Temple of Bel
Camels are seen in front of the Temple of Bel at the historical city of Palmyra on 22 October, 2010. Islamic State seized full control of the historic city of Palmyra in central Syria on May 21, 2015, just days after it captured a provincial capital in neighbouring Iraq    (Reuters/Omar Sanadiki)

The Islamic State has blown up yet another treasured temple in the ancient Syrian city of Palmyra, activists and monitors announced on 30 August. The UK-based Syrian Observatory for Human Rights and an activist claimed the jihadis detonated explosives around the Temple of Bel, quite possibly destroying it.

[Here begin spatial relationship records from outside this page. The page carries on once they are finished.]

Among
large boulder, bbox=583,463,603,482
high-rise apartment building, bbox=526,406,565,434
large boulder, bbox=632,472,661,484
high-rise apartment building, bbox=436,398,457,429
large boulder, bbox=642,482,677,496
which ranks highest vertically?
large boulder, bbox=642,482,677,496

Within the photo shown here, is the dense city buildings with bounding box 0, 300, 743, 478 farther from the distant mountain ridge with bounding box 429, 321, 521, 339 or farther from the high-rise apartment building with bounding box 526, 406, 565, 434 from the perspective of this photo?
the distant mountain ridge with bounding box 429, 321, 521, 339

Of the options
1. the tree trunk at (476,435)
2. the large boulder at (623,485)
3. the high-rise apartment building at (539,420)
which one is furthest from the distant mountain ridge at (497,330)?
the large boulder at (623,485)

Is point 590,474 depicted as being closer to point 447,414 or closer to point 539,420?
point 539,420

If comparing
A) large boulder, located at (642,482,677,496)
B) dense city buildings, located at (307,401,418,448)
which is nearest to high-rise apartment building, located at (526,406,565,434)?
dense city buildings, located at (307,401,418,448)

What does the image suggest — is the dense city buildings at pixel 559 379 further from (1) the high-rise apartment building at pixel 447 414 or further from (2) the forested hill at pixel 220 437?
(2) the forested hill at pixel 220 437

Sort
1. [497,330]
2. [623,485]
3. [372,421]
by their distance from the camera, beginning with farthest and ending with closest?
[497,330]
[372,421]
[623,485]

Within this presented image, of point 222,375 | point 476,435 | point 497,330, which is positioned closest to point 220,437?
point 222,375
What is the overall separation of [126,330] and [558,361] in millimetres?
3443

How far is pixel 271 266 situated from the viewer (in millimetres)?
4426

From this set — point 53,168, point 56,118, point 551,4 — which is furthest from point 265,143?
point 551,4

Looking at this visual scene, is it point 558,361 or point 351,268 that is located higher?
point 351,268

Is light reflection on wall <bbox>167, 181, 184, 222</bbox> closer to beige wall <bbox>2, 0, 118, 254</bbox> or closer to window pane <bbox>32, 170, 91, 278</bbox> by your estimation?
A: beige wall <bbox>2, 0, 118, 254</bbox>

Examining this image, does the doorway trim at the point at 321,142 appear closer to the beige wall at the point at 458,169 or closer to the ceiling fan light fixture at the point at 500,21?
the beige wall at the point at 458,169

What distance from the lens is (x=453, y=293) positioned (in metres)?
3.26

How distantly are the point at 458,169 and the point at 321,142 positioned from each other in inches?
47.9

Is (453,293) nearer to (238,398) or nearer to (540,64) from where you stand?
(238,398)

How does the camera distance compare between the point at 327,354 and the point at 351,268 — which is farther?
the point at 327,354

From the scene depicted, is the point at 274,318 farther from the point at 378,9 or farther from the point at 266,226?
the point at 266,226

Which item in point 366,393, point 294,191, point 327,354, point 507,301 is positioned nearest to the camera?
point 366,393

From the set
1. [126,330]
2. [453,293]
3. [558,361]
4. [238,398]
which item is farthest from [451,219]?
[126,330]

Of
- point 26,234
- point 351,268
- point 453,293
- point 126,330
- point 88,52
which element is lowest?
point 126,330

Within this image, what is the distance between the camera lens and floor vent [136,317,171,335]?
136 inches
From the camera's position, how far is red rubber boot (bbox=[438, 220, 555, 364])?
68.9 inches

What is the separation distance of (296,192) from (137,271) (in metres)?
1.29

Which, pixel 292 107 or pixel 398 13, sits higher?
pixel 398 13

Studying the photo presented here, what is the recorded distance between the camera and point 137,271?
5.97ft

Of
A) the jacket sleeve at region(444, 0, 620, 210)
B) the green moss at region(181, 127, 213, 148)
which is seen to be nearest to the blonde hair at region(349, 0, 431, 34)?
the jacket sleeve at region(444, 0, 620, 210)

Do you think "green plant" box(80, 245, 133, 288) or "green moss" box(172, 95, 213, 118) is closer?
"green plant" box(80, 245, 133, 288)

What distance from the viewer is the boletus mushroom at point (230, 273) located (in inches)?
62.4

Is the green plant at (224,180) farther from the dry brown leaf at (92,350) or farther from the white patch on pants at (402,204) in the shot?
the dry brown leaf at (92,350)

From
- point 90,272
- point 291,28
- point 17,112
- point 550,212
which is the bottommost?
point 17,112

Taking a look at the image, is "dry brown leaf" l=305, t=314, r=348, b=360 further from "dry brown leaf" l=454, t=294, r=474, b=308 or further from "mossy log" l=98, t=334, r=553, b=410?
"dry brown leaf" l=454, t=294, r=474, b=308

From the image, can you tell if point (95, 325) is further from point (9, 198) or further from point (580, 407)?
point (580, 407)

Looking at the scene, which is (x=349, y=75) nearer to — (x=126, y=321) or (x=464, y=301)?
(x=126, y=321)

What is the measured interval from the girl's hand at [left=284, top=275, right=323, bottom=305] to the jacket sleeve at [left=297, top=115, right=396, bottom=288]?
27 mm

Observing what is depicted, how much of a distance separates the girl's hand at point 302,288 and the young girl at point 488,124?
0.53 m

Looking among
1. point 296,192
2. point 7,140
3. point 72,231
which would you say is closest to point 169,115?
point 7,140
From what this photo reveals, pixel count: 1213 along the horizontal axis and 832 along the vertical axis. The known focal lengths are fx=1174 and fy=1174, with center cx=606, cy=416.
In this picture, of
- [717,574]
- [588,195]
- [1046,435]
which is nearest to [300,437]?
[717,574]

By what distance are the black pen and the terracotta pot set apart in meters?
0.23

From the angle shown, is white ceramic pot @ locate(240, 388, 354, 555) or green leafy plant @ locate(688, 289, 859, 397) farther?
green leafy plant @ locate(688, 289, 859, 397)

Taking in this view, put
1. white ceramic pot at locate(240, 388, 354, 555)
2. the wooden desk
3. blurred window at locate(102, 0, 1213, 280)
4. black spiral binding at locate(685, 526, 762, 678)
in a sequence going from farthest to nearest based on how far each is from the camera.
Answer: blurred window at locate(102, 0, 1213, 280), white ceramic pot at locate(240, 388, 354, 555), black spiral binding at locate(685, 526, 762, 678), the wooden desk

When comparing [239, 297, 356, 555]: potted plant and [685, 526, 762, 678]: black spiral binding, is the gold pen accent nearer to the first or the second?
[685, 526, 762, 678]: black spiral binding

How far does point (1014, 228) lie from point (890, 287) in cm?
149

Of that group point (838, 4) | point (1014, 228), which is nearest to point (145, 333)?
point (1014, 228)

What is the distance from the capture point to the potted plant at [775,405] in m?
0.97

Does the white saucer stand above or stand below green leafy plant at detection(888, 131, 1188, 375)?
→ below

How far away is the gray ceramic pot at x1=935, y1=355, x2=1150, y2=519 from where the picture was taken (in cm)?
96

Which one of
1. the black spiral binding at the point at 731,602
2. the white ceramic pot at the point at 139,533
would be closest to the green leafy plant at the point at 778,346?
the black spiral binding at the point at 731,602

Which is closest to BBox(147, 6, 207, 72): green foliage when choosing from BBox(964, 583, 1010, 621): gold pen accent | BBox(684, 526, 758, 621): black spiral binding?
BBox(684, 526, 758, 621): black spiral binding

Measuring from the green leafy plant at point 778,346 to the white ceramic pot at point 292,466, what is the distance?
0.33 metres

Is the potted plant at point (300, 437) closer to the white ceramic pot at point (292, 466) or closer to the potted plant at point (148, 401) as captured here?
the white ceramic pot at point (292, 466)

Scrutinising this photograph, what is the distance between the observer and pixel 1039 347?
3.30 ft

Activist Khaled al-Homsi, who uses a pseudonym and is located outside of Isis territory in Homs, said the temple was blown up in the afternoon of 30 August. He said the extent of the damage to the temple was unknown.

One resident of Palmyra told the Associated Press, "It is total destruction...The bricks and columns are on the ground." He said that only the wall of the temple remains, adding, "It was an explosion the deaf would hear".

According to The Washington Post, it was impossible to independently confirm the reports due to lack of telephone and Internet connections in Palmyra, which has been under Isis control since May. Reports last week that the smaller Temple of Baal Shaman had been destroyed was verified after the militants published photos of the explosives and detonation.

The United Nations released satellite images of Palmyra on 28 August that also confirmed the temple had been destroyed. The destruction of the temples is a direct contradiction of the terrorist group's assertions that it would not destroy the Palmyra site.

The Temple of Bel, from the first century, was at the heart of a complex of ruins that made Palmyra the centre of Syria's archaeological and tourists attractions. It was dedicated to the Palmyrene gods, the BBC reported. The complex was designated as a United Nations Educational, Scientific and Cultural Organisation world heritage site, The Washington Post reported.

The Post reported that Isis has smashed statues at Mosul Museum, destroyed churches and monasteries in Syria and demolished the remains of cities in the ancient Nineveh. The terrorist organisation is also believed to have salvaged smaller antiquities to sell on the black market.

Voice of America reported that Isis also beheaded Palmyra's former antiquities director, Khaled Asaad, and publicly displayed his body. According to the BBC, Isis has also used the site's theatre to publicly execute over 20 captured Syrian army soldiers using children.